● Directive
All material below is to be reproduced exactly.

● Extracted data
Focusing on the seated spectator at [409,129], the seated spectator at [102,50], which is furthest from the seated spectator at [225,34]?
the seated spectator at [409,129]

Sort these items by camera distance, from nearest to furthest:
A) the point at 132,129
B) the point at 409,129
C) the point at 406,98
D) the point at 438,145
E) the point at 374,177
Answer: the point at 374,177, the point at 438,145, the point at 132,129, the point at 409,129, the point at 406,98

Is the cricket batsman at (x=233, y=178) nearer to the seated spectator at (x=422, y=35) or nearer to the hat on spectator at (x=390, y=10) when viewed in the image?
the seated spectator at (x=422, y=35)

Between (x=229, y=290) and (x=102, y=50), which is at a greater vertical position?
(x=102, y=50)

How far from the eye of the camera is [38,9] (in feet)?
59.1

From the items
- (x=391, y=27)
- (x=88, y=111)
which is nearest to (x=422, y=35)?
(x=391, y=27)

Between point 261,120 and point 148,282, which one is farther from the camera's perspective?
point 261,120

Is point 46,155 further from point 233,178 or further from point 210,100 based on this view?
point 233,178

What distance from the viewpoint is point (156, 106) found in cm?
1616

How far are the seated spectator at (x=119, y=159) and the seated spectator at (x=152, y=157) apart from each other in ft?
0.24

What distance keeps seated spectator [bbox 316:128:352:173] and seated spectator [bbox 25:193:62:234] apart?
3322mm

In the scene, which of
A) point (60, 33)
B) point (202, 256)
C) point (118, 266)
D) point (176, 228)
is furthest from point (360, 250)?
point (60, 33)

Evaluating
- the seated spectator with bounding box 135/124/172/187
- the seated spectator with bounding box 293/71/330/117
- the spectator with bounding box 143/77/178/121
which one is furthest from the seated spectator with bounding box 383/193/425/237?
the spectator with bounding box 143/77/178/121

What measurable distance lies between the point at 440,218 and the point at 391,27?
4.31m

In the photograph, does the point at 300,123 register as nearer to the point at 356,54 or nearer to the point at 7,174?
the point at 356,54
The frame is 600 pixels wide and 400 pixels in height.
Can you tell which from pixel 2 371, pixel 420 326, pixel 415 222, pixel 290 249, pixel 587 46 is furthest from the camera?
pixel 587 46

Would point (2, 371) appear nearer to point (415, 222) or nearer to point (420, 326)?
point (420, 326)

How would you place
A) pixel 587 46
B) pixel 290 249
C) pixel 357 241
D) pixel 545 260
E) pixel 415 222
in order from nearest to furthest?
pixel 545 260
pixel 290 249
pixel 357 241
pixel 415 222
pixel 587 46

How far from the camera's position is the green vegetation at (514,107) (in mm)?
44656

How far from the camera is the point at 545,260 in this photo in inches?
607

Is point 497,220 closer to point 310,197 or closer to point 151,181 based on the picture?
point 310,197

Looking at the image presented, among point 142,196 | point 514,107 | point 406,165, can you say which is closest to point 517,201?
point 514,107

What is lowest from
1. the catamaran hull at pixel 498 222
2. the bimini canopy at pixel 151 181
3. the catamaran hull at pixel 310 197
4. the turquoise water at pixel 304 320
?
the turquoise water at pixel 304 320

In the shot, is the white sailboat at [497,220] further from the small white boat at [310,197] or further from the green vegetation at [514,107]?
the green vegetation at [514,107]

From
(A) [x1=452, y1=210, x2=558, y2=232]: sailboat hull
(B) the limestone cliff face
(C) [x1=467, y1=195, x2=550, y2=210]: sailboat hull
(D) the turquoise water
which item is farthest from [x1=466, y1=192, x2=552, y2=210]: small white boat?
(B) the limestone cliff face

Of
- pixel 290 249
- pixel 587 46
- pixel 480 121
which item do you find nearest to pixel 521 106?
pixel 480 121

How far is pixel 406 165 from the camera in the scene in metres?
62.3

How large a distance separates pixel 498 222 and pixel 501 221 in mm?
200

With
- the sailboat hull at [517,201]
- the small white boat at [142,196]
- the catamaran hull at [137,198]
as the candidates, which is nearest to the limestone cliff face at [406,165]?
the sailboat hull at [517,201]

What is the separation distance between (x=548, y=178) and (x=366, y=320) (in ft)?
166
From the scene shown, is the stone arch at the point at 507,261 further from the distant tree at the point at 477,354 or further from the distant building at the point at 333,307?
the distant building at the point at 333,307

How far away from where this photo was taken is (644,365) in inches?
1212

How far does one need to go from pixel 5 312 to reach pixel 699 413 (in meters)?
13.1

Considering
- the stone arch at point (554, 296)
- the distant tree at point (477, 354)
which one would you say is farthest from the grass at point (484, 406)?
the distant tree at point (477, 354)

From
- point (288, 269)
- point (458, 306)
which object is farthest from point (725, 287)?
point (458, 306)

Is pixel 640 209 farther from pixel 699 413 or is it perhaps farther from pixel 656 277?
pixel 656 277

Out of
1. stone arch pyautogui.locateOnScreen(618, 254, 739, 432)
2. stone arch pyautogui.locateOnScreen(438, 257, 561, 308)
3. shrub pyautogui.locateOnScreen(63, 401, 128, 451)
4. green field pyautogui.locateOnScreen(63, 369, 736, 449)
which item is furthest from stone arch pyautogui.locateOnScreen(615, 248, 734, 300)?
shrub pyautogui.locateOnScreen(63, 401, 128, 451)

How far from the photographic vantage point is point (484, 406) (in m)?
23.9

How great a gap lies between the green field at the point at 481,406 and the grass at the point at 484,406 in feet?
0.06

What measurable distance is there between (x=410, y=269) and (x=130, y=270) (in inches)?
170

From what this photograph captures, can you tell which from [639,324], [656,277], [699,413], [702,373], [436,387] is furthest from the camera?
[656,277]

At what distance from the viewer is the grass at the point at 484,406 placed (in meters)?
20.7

● Task solution
Focusing on the seated spectator at [409,129], the seated spectator at [102,50], which is furthest from the seated spectator at [225,34]?
the seated spectator at [409,129]

Sort these items by camera distance, from nearest to furthest:
A) the point at 132,129
B) the point at 409,129
C) the point at 406,98
D) the point at 438,145
E) the point at 374,177
Answer: the point at 374,177, the point at 438,145, the point at 132,129, the point at 409,129, the point at 406,98

Is the cricket batsman at (x=233, y=178) nearer to the seated spectator at (x=422, y=35) or nearer to the hat on spectator at (x=390, y=10) when viewed in the image?
the seated spectator at (x=422, y=35)

Between (x=229, y=290) and (x=102, y=50), which is at a greater vertical position?
(x=102, y=50)

How far from the eye of the camera is [38,9] (in feet)?
59.1

From the items
- (x=391, y=27)
- (x=88, y=111)
which is nearest to (x=422, y=35)?
(x=391, y=27)

Between point 261,120 and point 148,282, which one is farther from the camera's perspective?
point 261,120

Is point 46,155 further from point 233,178 or further from point 210,100 based on this view?
point 233,178

What distance from the viewpoint is point (156, 106) found in cm?
1616

How far are the seated spectator at (x=119, y=159) and the seated spectator at (x=152, y=157) apart from each other in ft?
0.24

What distance keeps seated spectator [bbox 316:128:352:173] and seated spectator [bbox 25:193:62:234] apart?
3322mm

In the scene, which of
A) point (60, 33)
B) point (202, 256)
C) point (118, 266)
D) point (176, 228)
is furthest from point (360, 250)?
point (60, 33)

Evaluating
- the seated spectator with bounding box 135/124/172/187
- the seated spectator with bounding box 293/71/330/117
- the spectator with bounding box 143/77/178/121
which one is furthest from the seated spectator with bounding box 383/193/425/237?
the spectator with bounding box 143/77/178/121

What measurable distance lies between the point at 440,218 and the point at 391,27?
4.31m

In the photograph, does the point at 300,123 register as nearer to the point at 356,54 or nearer to the point at 7,174?
the point at 356,54
The frame is 600 pixels wide and 400 pixels in height.
Can you tell which from pixel 2 371, pixel 420 326, pixel 415 222, pixel 290 249, pixel 587 46 is furthest from the camera?
pixel 587 46

Would point (2, 371) appear nearer to point (415, 222) or nearer to point (420, 326)?
point (420, 326)

How would you place
A) pixel 587 46
B) pixel 290 249
C) pixel 357 241
D) pixel 545 260
E) pixel 415 222
in order from nearest to furthest?
pixel 545 260
pixel 290 249
pixel 357 241
pixel 415 222
pixel 587 46

How far from the camera's position is the green vegetation at (514,107) (in mm)?
44656

How far from the camera is the point at 545,260 in this photo in inches?
607

Is point 497,220 closer to point 310,197 or closer to point 151,181 based on the picture?
point 310,197

Looking at the image presented, among point 142,196 | point 514,107 | point 406,165, can you say which is closest to point 517,201?
point 514,107

What is lowest from
1. the catamaran hull at pixel 498 222
2. the bimini canopy at pixel 151 181
3. the catamaran hull at pixel 310 197
4. the turquoise water at pixel 304 320
?
the turquoise water at pixel 304 320

In the shot, is the white sailboat at [497,220] further from the small white boat at [310,197] or further from the green vegetation at [514,107]?
the green vegetation at [514,107]

From
(A) [x1=452, y1=210, x2=558, y2=232]: sailboat hull
(B) the limestone cliff face
(C) [x1=467, y1=195, x2=550, y2=210]: sailboat hull
(D) the turquoise water
which item is farthest from [x1=466, y1=192, x2=552, y2=210]: small white boat?
(B) the limestone cliff face

Of
- pixel 290 249
- pixel 587 46
- pixel 480 121
which item do you find nearest to pixel 521 106?
pixel 480 121

How far is pixel 406 165 from the camera in the scene in metres?
62.3

How large a distance separates pixel 498 222 and pixel 501 221 in mm?
200

With
- the sailboat hull at [517,201]
- the small white boat at [142,196]
- the catamaran hull at [137,198]
as the candidates, which is nearest to the limestone cliff face at [406,165]?
the sailboat hull at [517,201]

What is the separation distance between (x=548, y=178) and (x=366, y=320) (in ft)?
166
From the scene shown, is the stone arch at the point at 507,261 further from the distant tree at the point at 477,354 or further from the distant building at the point at 333,307?
the distant building at the point at 333,307

How far away from where this photo was taken is (644,365) in inches?
1212

How far does one need to go from pixel 5 312 to reach pixel 699 413 (in meters)?
13.1

Considering
- the stone arch at point (554, 296)
- the distant tree at point (477, 354)
which one would you say is farthest from the grass at point (484, 406)?
the distant tree at point (477, 354)

From
- point (288, 269)
- point (458, 306)
which object is farthest from point (725, 287)?
point (458, 306)

Is pixel 640 209 farther from pixel 699 413 or is it perhaps farther from pixel 656 277?
pixel 656 277

Out of
1. stone arch pyautogui.locateOnScreen(618, 254, 739, 432)
2. stone arch pyautogui.locateOnScreen(438, 257, 561, 308)
3. shrub pyautogui.locateOnScreen(63, 401, 128, 451)
4. green field pyautogui.locateOnScreen(63, 369, 736, 449)
which item is furthest from stone arch pyautogui.locateOnScreen(615, 248, 734, 300)?
shrub pyautogui.locateOnScreen(63, 401, 128, 451)

How far from the photographic vantage point is point (484, 406) (in m)?
23.9

How great a gap lies between the green field at the point at 481,406 and the grass at the point at 484,406 in feet?
0.06

What measurable distance is there between (x=410, y=269) and (x=130, y=270) (in inches)?
170

From what this photograph captures, can you tell which from [639,324], [656,277], [699,413], [702,373], [436,387] is furthest from the camera?
[656,277]

At what distance from the viewer is the grass at the point at 484,406 placed (in meters)?
20.7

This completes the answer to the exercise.